→ **Exercise task**
In your copy, repeat the records exactly and leave out the pictures.

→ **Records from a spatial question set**
--- Begin ---
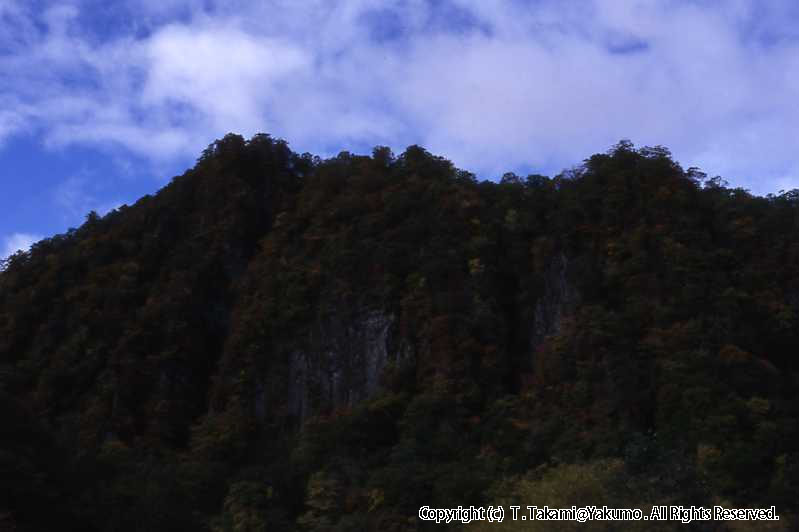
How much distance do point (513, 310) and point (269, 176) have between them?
17.2 m

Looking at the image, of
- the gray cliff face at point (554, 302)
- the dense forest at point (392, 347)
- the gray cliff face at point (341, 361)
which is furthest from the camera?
the gray cliff face at point (341, 361)

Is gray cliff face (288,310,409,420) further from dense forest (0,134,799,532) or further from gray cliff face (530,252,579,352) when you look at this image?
gray cliff face (530,252,579,352)

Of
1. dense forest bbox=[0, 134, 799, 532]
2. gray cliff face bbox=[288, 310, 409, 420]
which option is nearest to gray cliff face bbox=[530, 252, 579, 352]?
dense forest bbox=[0, 134, 799, 532]

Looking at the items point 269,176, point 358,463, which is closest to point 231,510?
point 358,463

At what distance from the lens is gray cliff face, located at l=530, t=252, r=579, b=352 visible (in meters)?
35.7

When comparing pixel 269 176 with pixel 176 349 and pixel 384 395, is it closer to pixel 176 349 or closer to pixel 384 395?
pixel 176 349

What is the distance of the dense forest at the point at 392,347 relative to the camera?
25.4 m

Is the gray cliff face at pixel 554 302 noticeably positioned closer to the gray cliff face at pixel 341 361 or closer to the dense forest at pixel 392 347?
the dense forest at pixel 392 347

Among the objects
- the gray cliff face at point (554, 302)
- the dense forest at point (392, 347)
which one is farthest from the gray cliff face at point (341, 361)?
the gray cliff face at point (554, 302)

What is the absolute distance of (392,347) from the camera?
119 feet

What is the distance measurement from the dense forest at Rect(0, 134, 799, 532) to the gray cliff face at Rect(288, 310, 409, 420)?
96 millimetres

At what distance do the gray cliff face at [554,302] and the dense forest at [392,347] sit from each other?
0.34 feet

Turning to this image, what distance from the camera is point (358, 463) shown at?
30.7m

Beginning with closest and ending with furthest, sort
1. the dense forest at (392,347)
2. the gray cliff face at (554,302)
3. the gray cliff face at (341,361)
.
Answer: the dense forest at (392,347) < the gray cliff face at (554,302) < the gray cliff face at (341,361)
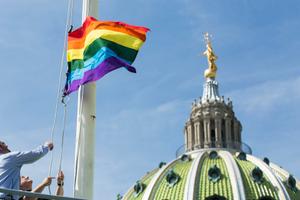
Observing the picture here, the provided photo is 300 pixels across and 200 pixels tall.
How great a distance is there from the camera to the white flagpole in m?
11.0

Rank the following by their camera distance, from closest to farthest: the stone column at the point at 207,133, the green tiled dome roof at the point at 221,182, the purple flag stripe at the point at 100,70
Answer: the purple flag stripe at the point at 100,70, the green tiled dome roof at the point at 221,182, the stone column at the point at 207,133

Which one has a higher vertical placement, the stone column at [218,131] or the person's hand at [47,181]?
the stone column at [218,131]

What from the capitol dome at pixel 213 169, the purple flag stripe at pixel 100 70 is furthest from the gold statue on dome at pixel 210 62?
the purple flag stripe at pixel 100 70

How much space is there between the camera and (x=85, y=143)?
11406 mm

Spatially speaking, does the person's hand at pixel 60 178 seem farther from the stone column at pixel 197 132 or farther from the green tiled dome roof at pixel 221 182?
the stone column at pixel 197 132

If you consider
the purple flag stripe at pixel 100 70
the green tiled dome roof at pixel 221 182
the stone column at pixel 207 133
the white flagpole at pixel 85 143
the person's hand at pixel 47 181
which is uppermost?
the stone column at pixel 207 133

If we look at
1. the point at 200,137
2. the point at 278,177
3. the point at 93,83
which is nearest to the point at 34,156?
the point at 93,83

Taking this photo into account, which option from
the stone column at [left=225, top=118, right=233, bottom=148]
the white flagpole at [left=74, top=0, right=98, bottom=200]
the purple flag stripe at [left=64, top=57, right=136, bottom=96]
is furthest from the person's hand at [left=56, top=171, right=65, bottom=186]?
the stone column at [left=225, top=118, right=233, bottom=148]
--- End ---
→ **Result for this task**
How much distance do point (513, 310) and point (269, 176) have between them?
17.2 m

Looking at the image, of
- the gray cliff face at point (554, 302)
- the dense forest at point (392, 347)
- the gray cliff face at point (341, 361)
which is furthest from the camera?
the gray cliff face at point (341, 361)

Is gray cliff face (288,310,409,420) further from dense forest (0,134,799,532) or further from gray cliff face (530,252,579,352) when you look at this image?
gray cliff face (530,252,579,352)

Of
1. dense forest bbox=[0, 134, 799, 532]
2. gray cliff face bbox=[288, 310, 409, 420]
which option is nearest to gray cliff face bbox=[530, 252, 579, 352]?
dense forest bbox=[0, 134, 799, 532]

Looking at the items point 269,176, point 358,463, which is closest to point 231,510?
point 358,463

At what distance from the lens is gray cliff face, located at l=530, t=252, r=579, b=352 visible (in meters)?
35.7

When comparing pixel 269 176 with pixel 176 349 and pixel 384 395, is it closer to pixel 176 349 or closer to pixel 384 395?
pixel 176 349

What is the distance of the dense forest at the point at 392,347 relative to the camera?
25.4 m

Is the gray cliff face at pixel 554 302 noticeably positioned closer to the gray cliff face at pixel 341 361 or closer to the dense forest at pixel 392 347?
the dense forest at pixel 392 347

Among the objects
- the gray cliff face at point (554, 302)
- the dense forest at point (392, 347)
which one is farthest from the gray cliff face at point (341, 361)?
the gray cliff face at point (554, 302)

What is the absolute distance of (392,347) from the camera?
119 feet

What is the distance measurement from the dense forest at Rect(0, 134, 799, 532) to the gray cliff face at Rect(288, 310, 409, 420)?
96 millimetres

At what distance do the gray cliff face at [554,302] and the dense forest at [392,347] sit from each other?
0.34 feet

Turning to this image, what distance from the camera is point (358, 463) shown at?
30.7m

Beginning with closest and ending with furthest, sort
1. the dense forest at (392,347)
2. the gray cliff face at (554,302)
3. the gray cliff face at (341,361)
.
Answer: the dense forest at (392,347) < the gray cliff face at (554,302) < the gray cliff face at (341,361)
Observing the picture here, the provided photo is 300 pixels across and 200 pixels tall.
How great a distance is there from the camera to the white flagpole in m?
11.0

Rank the following by their camera distance, from closest to farthest: the stone column at the point at 207,133, the green tiled dome roof at the point at 221,182, the purple flag stripe at the point at 100,70
Answer: the purple flag stripe at the point at 100,70, the green tiled dome roof at the point at 221,182, the stone column at the point at 207,133

Which one has a higher vertical placement, the stone column at [218,131] or the person's hand at [47,181]?
the stone column at [218,131]

What from the capitol dome at pixel 213 169, the purple flag stripe at pixel 100 70 is furthest from the gold statue on dome at pixel 210 62?
the purple flag stripe at pixel 100 70

How much space is there between the camera and (x=85, y=143)?
11406 mm

Spatially speaking, does the person's hand at pixel 60 178 seem farther from the stone column at pixel 197 132 or farther from the green tiled dome roof at pixel 221 182?
the stone column at pixel 197 132

If you consider
the purple flag stripe at pixel 100 70
the green tiled dome roof at pixel 221 182
the stone column at pixel 207 133
the white flagpole at pixel 85 143
the person's hand at pixel 47 181
which is uppermost?
the stone column at pixel 207 133

If we look at
1. the point at 200,137
2. the point at 278,177
3. the point at 93,83
which is nearest to the point at 34,156?
the point at 93,83

Taking this photo into account, which option from
the stone column at [left=225, top=118, right=233, bottom=148]
the white flagpole at [left=74, top=0, right=98, bottom=200]
the purple flag stripe at [left=64, top=57, right=136, bottom=96]
is furthest from the person's hand at [left=56, top=171, right=65, bottom=186]?
the stone column at [left=225, top=118, right=233, bottom=148]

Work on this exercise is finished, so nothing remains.